Just kidding, just kidding!!! 😂😂😂
_
On a serious note, this conversation has taken such an interesting and important, turn! There really does need to be more of a push to create alternate standard sizes for the instrument. I’ve always had large hands - even as a preteen, I could comfortably span a 10th. So I never had this issue. BUT, I have great empathy, because I would see it all the time with two of my fellow students who had smaller hands. I could see how challenging it was for them: not just challenging to find repertoire to play, but emotionally challenging. I remember them really being so sad sometimes because they were really passionate about playing and there were pieces they truly wanted to play…but couldn’t. There was such a look of heartbreak on their faces when they’d hear a piece they loved, but then look at the sheet music and see too many chords or stretches beyond an octave, or find out there were parts where substitutions or leaving out notes simply wasn’t a feasible solution.
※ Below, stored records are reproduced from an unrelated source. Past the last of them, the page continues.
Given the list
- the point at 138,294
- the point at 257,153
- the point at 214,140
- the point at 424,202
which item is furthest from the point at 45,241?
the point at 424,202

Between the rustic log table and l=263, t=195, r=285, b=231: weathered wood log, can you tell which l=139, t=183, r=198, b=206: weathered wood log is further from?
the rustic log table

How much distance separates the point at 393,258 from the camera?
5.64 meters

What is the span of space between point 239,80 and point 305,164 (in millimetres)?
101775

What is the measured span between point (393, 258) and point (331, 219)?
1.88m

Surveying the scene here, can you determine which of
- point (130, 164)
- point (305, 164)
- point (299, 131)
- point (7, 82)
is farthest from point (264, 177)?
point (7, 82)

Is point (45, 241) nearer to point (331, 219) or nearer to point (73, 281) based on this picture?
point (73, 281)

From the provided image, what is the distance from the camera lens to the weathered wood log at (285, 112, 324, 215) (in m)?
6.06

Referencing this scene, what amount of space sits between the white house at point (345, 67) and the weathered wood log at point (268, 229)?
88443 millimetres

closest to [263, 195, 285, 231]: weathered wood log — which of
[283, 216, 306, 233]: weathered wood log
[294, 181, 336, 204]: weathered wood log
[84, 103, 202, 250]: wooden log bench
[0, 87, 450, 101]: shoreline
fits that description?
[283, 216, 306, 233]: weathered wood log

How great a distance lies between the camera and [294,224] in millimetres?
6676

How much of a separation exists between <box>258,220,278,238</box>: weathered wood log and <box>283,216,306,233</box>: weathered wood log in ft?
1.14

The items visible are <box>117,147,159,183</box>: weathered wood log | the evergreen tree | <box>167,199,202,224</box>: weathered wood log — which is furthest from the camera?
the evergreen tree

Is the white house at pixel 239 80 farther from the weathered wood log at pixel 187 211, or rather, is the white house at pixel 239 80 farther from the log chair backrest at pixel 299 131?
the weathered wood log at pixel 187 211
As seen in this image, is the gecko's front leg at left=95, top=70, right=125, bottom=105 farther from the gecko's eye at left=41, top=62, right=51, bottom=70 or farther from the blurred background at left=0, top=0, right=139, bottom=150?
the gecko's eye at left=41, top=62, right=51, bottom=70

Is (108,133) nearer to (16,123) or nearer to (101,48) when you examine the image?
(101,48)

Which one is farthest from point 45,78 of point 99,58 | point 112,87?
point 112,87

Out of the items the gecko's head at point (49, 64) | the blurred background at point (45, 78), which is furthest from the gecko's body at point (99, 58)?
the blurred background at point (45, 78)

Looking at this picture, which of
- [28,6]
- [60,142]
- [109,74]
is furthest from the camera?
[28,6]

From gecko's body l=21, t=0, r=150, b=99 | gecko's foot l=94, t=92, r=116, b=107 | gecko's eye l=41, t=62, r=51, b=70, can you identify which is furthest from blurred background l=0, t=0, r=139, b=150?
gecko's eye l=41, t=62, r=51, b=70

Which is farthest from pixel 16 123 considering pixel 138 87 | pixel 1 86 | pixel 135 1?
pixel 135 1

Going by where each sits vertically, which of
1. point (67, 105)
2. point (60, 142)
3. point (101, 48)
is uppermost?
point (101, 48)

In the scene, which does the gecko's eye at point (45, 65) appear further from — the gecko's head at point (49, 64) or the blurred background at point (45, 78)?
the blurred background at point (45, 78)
I also remember realizing how deep it must’ve impacted them when I saw a video, over on PW I believe, of a young lady trying a piano with narrower keys, and being able, for the first time, to play some of the pieces she desperately wanted to play with ease. She, literally, had tears in her eyes/was crying over it. It was such an emotional moment. And how many are there out there who experience, feel, and suppress such emotion; loving an instrument so desperately, but having, not a limitation of imagination, but a limitation of their own physical form - the very tool through which they manipulate the instrument.
And I think that the ignorance I had initially is the same ignorance that many in the piano world have and even lean into. People with smaller hands are sort of culled out of the field early on by teachers who just don’t want to take the time with them and an industry that doesn’t want to put the time into solutions. So, people don’t really pay attention to the fact that this problem exists and, yet, is easily solvable.
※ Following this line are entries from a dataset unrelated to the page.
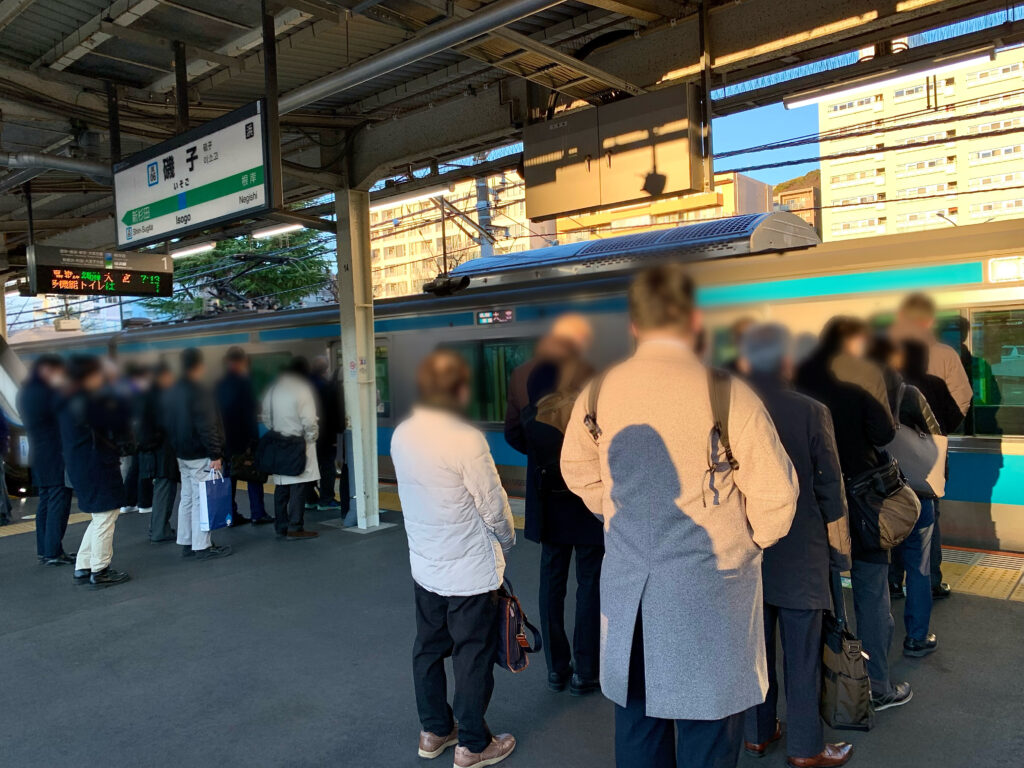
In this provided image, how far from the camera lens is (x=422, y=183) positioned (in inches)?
256

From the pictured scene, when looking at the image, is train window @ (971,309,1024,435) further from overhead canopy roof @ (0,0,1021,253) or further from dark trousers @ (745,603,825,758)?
dark trousers @ (745,603,825,758)

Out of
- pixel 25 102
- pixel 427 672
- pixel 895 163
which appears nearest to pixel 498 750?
pixel 427 672

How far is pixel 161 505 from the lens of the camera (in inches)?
263

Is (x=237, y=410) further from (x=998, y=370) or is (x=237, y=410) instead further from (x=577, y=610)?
(x=998, y=370)

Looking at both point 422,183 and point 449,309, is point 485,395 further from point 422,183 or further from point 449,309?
point 422,183

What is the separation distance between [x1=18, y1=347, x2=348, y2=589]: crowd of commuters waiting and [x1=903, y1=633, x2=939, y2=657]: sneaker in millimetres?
4633

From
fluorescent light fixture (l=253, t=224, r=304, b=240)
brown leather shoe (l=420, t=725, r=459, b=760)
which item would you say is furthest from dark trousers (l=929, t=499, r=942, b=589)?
fluorescent light fixture (l=253, t=224, r=304, b=240)

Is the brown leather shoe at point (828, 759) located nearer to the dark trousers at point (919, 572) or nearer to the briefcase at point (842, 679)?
the briefcase at point (842, 679)

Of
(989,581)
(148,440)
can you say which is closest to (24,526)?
(148,440)

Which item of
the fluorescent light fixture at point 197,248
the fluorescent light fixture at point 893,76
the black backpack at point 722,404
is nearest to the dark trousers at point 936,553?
the fluorescent light fixture at point 893,76

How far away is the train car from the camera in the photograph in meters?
5.14

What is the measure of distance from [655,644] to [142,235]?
15.1 ft

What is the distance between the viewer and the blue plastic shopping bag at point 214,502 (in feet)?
19.5

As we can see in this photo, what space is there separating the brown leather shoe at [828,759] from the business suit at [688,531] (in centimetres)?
99
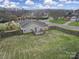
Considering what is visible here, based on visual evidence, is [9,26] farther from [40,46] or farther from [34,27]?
[40,46]

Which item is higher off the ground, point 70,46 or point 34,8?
point 34,8

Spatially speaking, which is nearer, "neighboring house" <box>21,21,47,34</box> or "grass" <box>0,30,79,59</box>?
"grass" <box>0,30,79,59</box>

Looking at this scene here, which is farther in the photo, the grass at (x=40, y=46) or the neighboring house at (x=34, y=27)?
the neighboring house at (x=34, y=27)

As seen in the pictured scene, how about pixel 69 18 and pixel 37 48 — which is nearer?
pixel 37 48

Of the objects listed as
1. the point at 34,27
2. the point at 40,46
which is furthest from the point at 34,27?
the point at 40,46

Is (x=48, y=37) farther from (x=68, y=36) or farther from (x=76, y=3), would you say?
(x=76, y=3)

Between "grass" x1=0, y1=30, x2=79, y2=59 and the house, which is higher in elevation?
the house

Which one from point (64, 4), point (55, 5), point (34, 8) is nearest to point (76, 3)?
point (64, 4)

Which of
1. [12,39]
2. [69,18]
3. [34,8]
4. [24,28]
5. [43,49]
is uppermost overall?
[34,8]
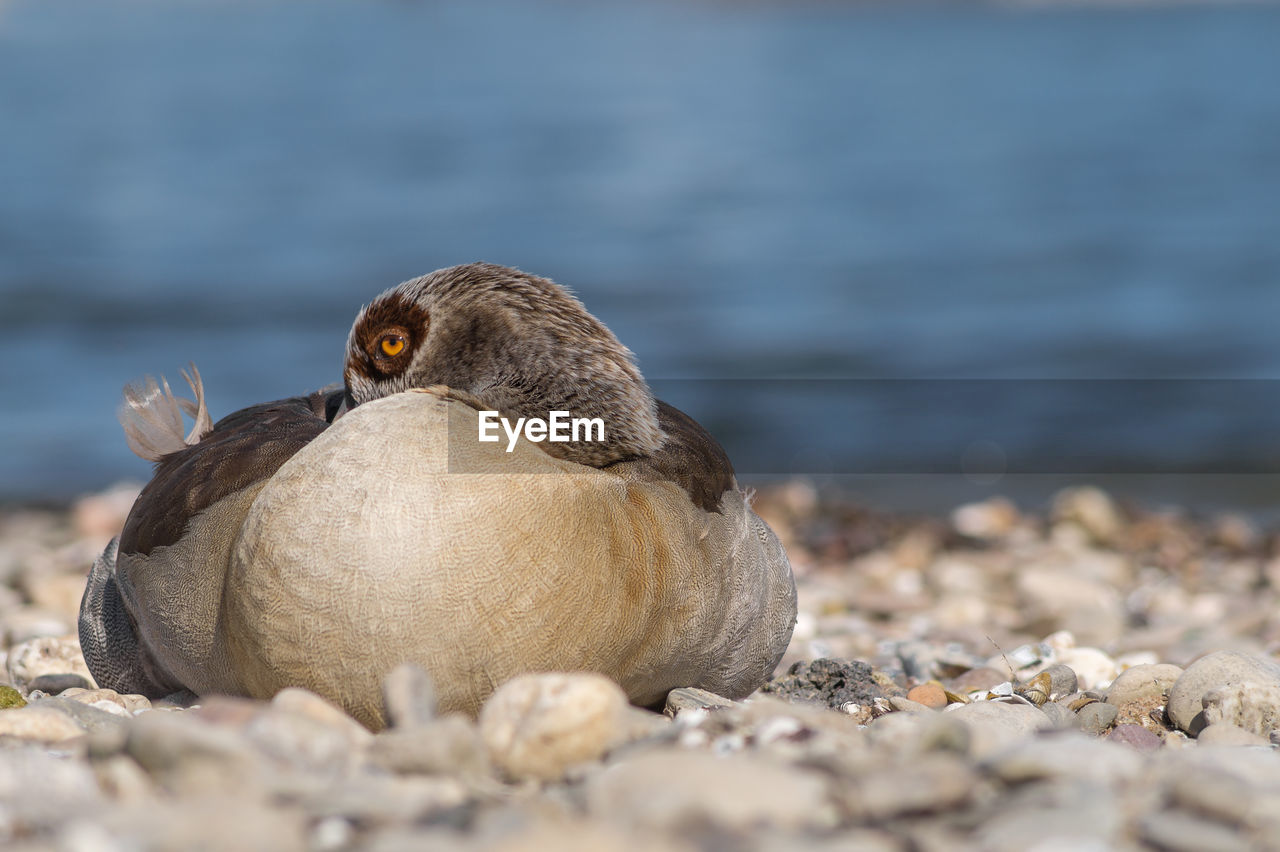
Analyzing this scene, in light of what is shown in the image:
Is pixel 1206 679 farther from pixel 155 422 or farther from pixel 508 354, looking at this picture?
pixel 155 422

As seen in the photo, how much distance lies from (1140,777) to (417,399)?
1982 millimetres

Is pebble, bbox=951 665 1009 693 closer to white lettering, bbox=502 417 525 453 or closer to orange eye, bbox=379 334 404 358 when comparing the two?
white lettering, bbox=502 417 525 453

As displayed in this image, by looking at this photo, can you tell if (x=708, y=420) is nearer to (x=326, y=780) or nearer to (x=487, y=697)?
(x=487, y=697)

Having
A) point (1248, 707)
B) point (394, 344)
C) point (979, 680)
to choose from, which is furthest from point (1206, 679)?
point (394, 344)

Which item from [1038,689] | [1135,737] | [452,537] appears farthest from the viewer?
[1038,689]

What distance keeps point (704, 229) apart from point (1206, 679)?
19.1 meters

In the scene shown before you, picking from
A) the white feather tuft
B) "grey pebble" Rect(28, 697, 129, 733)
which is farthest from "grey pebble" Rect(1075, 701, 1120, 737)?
the white feather tuft

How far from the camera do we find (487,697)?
3596 mm

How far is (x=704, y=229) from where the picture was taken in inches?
902

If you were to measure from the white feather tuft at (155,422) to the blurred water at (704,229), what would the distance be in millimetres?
7277

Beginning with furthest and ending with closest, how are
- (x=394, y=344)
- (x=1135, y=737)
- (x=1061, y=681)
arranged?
(x=1061, y=681), (x=394, y=344), (x=1135, y=737)

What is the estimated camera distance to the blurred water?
14.3 metres

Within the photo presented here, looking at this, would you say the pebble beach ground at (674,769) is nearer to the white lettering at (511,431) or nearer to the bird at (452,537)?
the bird at (452,537)

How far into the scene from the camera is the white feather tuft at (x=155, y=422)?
16.0 feet
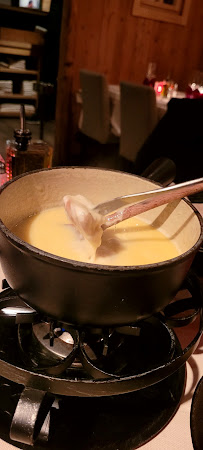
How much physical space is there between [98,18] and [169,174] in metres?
4.07

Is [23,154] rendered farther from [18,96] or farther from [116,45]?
[18,96]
I do believe that creating pianos with different standard sizes is not only doable and feasible in today’s day and age, but also easily accomplishable. It just has to be a priority. And unfortunately, the exclusivity attitude of the field leans into a “meet the standard” not “build the standard around all” rule.
I think it’s just a matter of find two or three smaller alternate sizes, standardizing them, and building around those standards. Some of the smaller/narrower actions that exist out there don’t even require much change beyond the key sticks. This is an easy fix. People just have to make more of a fuss - and in a world where inclusivity and care for the diffferently-abled is increasingly at the forefront, I don’t see why this can’t become a standard.